══ TEXTAUSZUG ══
Abgesehen davon, dass es grundsätzlich zu hinterfragen wäre, warum wir lieber Köpfe rollen sehen als (Re-) Sozialisierung betreiben wollen, ist es für die Opfer von Mobbing höchstens die zweitbeste Lösung. Sie wollen - wie auch in den Posts zum Thema schon öfter zu lesen - viel lieber dazugehören. Und genau hier greifen Ansätze wie der „No Blame Approach“, den du ja selbst praktizierst, nach meiner Erfahrung ganz hervorragend. Ich habe bislang nichts gesehen, was bei der Unterbrechung von Mobbing erfolgreicher für ALLE Beteiligten gewesen wäre.

Heißt: Die große Herausforderung besteht in meinen Augen darin, an den Strukturen zu arbeiten, die Mobbing begünstigen. Der erste Ansatz könnte in der Ausbildung und Begleitung von Lehrern liegen. Hier einen Fuß in die Tür zu kriegen, ist möglicherweise erfolgversprechender als auf eine Strukturveränderung in der Schullandschaft zu hoffen.
═══
══ ERFASSTE ANGABEN ══
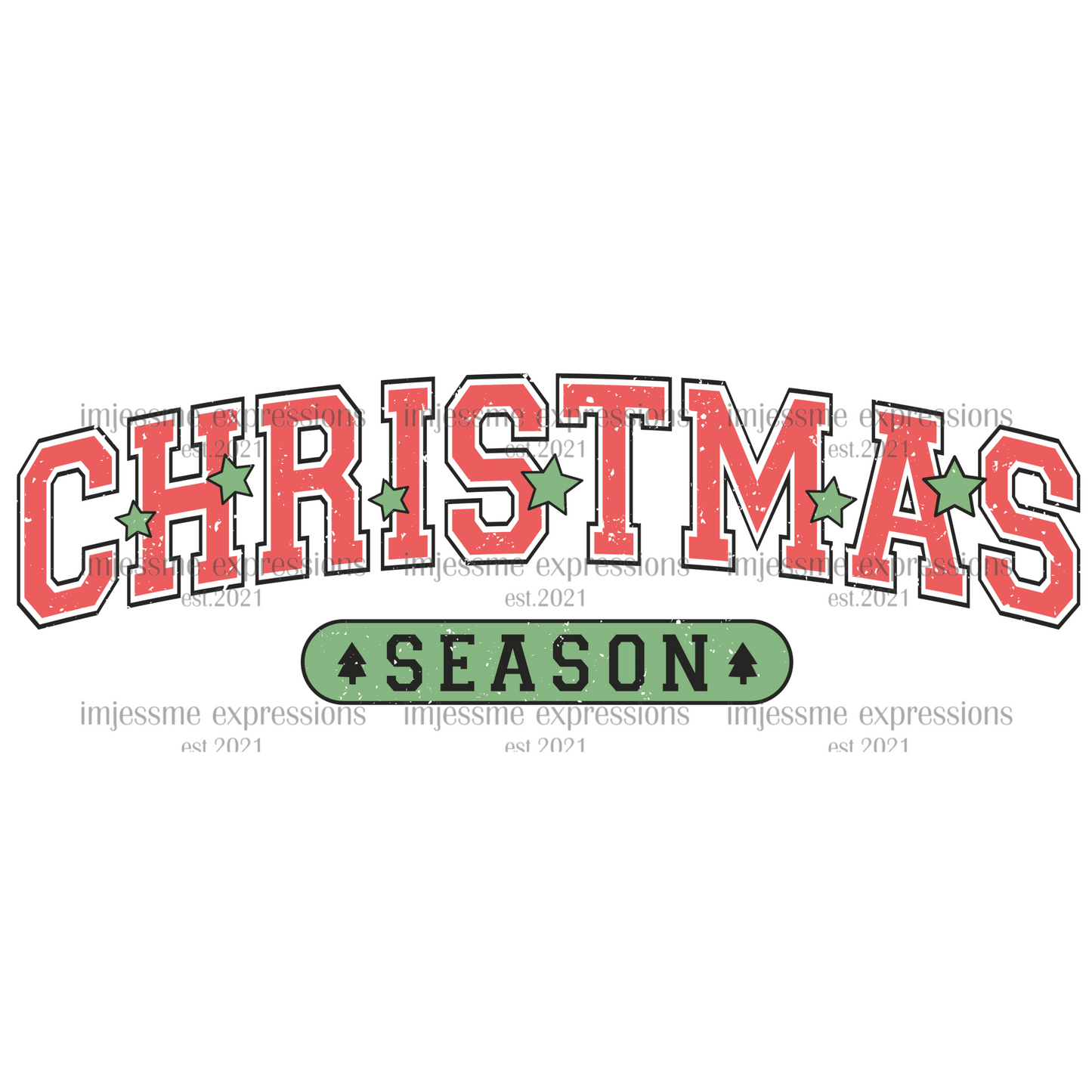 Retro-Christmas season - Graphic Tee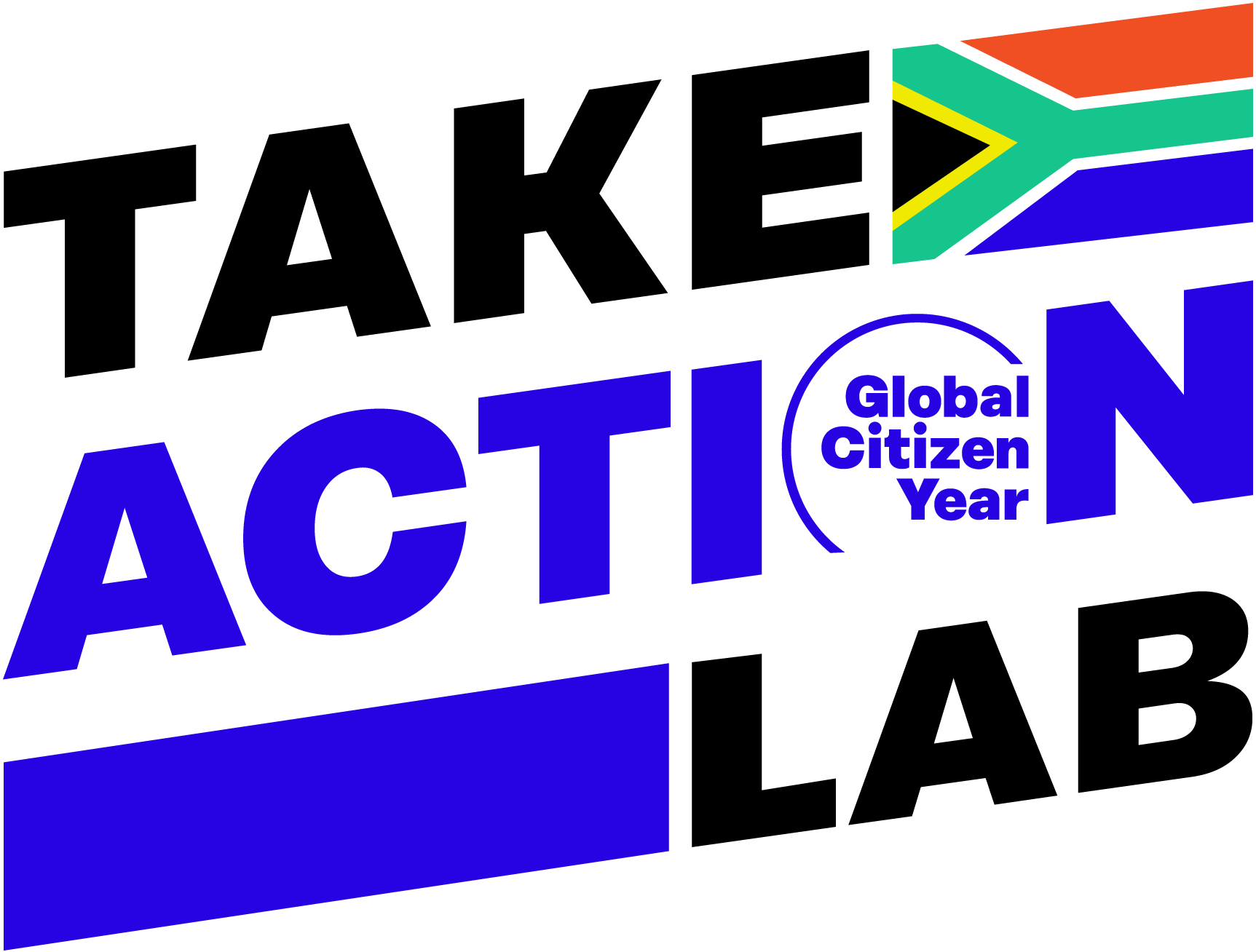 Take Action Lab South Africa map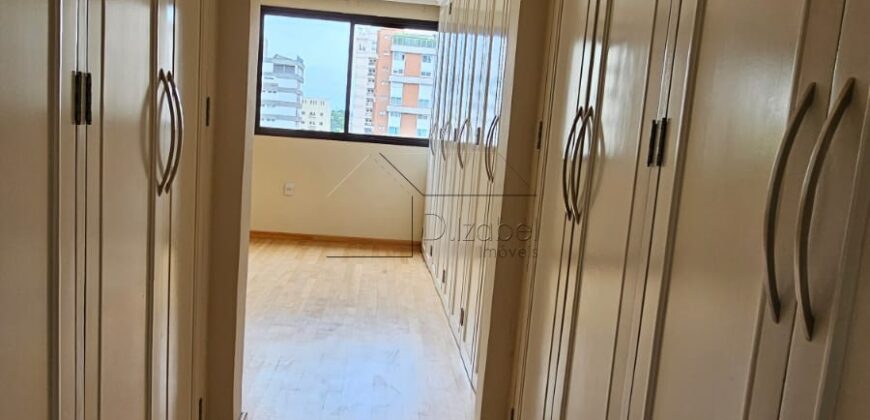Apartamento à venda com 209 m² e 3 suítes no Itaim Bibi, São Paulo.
═══
== AUFGABE ==
Kopiere aus dem Textauszug über Mobbing wortgetreu den Abschnitt, der mit den Worten „Abgesehen davon, dass“ beginnt und mit „Schullandschaft zu hoffen.“ endet.

== LÖSUNG ==
Abgesehen davon, dass es grundsätzlich zu hinterfragen wäre, warum wir lieber Köpfe rollen sehen als (Re-) Sozialisierung betreiben wollen, ist es für die Opfer von Mobbing höchstens die zweitbeste Lösung. Sie wollen - wie auch in den Posts zum Thema schon öfter zu lesen - viel lieber dazugehören. Und genau hier greifen Ansätze wie der „No Blame Approach“, den du ja selbst praktizierst, nach meiner Erfahrung ganz hervorragend. Ich habe bislang nichts gesehen, was bei der Unterbrechung von Mobbing erfolgreicher für ALLE Beteiligten gewesen wäre.

Heißt: Die große Herausforderung besteht in meinen Augen darin, an den Strukturen zu arbeiten, die Mobbing begünstigen. Der erste Ansatz könnte in der Ausbildung und Begleitung von Lehrern liegen. Hier einen Fuß in die Tür zu kriegen, ist möglicherweise erfolgversprechender als auf eine Strukturveränderung in der Schullandschaft zu hoffen.